Microsoft seeks to enable the next generation of AI, starting with human language.
Language is a fundamental aspect of what makes us human. Creating computers that are capable of augmenting human ingenuity requires a deep understanding of human language. But language is complex. As humans, it takes years to learn about the relationships between words and the importance of context. Meanwhile, language itself continues to evolve as new words appear and fresh nuances emerge across culture and societies.
“For computers to augment our imagination and inspire us to innovate, they’ll need to be able to translate raw data into a deeper understanding of our human experience.”
Just like having access to diverse perspectives enriches our understanding of the world, training an AI model with the largest and most diverse data allows it to gain a richer understanding of language. So, Microsoft set out to enable the next generation of AI experiences by creating the largest, most powerful language model it could imagine.
As one form of machine learning, deep learning is developing rapidly.
The recent explosion of data provided by the internet, coupled with large amounts of fast computers facilitated by the cloud, has enabled the accelerated progress of deep learning. This subset of machine learning uses artificial neural networks to train a machine to perform a task.
“Through a sophisticated optimization process, the neural networks learn the strength of each of the connections between neurons by being trained with example data.”
Think of these artificial neural networks as layers of neurons interconnected to each other. Through a sophisticated optimization process, the neural networks learn the strength of each of the connections between neurons by being trained with example data. Through this process, the network is continuously measuring the accuracy of its predictions to update itself. This ultimately leads to a robust AI model of connected neurons. Each unique connection forms a parameter.

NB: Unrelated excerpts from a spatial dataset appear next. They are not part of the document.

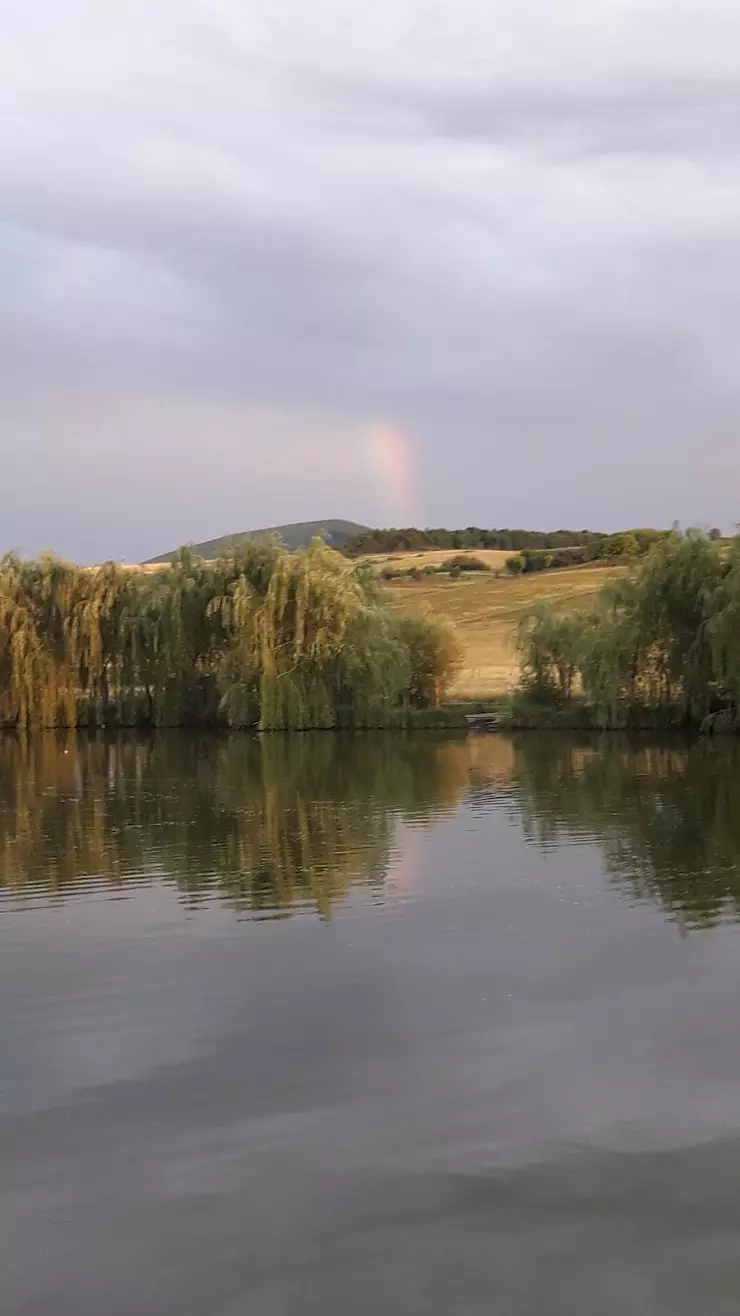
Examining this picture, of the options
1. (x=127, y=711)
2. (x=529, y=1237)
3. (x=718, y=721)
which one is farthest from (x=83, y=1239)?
(x=127, y=711)

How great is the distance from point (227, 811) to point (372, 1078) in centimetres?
1343

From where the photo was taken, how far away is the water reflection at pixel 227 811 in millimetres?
14844

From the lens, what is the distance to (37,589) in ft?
138

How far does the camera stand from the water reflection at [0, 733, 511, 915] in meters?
14.8

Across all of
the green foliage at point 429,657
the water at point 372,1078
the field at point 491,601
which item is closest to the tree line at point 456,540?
the field at point 491,601

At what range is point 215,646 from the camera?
40625mm

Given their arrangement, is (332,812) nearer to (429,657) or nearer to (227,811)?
(227,811)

At 17 billion parameters, Microsoft Turing sets a new standard for language modeling tasks.
The Microsoft Turing model has established new benchmarks for a variety of practical language modeling tasks, such as summarization, contextual prediction and question answering. Its deep foundational grasp of human language enables it to derive the intended meaning and accurately respond to questions from a document or as real-time conversational agent.
At 17 billion parameters, Microsoft Turing sets a new standard. It establishes a foundation for ever-increasing parameters that researchers anticipate will continue into the trillions.

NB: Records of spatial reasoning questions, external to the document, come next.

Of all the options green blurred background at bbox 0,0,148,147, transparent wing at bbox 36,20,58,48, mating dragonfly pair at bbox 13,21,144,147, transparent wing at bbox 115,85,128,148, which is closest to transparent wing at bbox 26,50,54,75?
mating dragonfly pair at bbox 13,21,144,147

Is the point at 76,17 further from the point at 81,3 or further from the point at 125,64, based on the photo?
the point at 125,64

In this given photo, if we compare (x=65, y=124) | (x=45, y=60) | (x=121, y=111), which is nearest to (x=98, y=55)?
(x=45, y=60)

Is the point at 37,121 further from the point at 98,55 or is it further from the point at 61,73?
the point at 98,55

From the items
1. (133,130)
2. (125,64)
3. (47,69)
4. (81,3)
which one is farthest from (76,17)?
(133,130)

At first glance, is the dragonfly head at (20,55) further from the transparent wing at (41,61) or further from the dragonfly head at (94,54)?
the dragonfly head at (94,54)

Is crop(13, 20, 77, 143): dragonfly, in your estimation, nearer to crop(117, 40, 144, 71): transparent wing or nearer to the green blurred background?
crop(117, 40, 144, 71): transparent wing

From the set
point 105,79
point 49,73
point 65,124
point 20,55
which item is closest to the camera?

Large-scale AI models of this magnitude require massive infrastructure. Microsoft built this large-scale infrastructure on the Azure AI platform composed of huge clusters of thousands of graphical processing units (GPUs) for AI acceleration, interconnected with the latest high-bandwidth networks inside each server and across all servers. But raw infrastructure is not enough.

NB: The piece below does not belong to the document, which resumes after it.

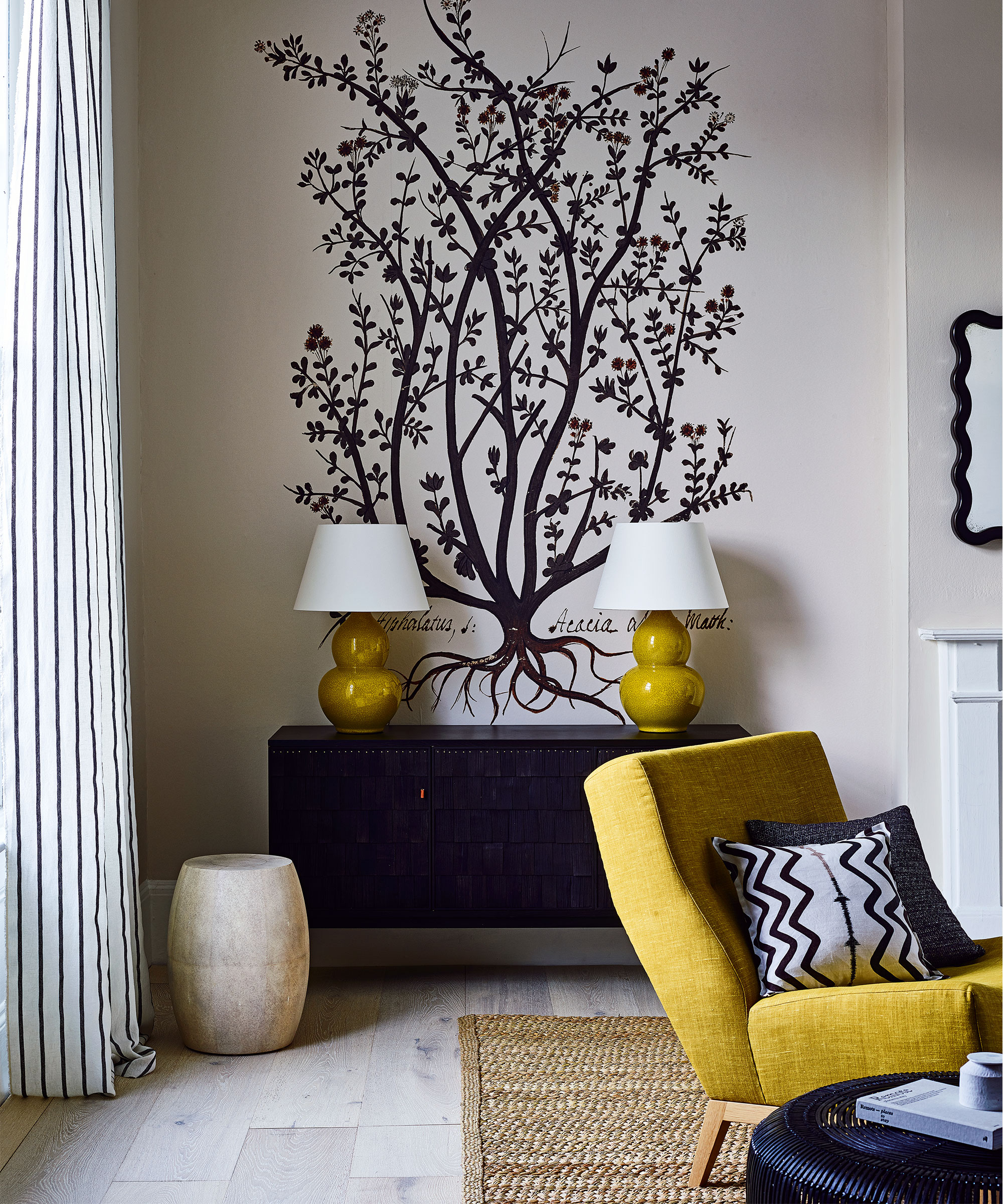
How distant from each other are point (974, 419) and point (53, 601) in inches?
103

“We knew that to eventually scale to trillions of parameters, we’d need to solve some fundamental hardware and software limitations.”
No matter how powerful the infrastructure is, training a really large AI model requires partitioning the model into many layers and distributing these layers across multiple GPUs. Additionally, the huge amount of training data must be split into batches and trained in parallel across the cluster to produce the final model. Engineers knew that to eventually scale to trillions of parameters, they’d need to solve some fundamental hardware and software limitations.
Large-scale pre-trained models can be customized for specific domains.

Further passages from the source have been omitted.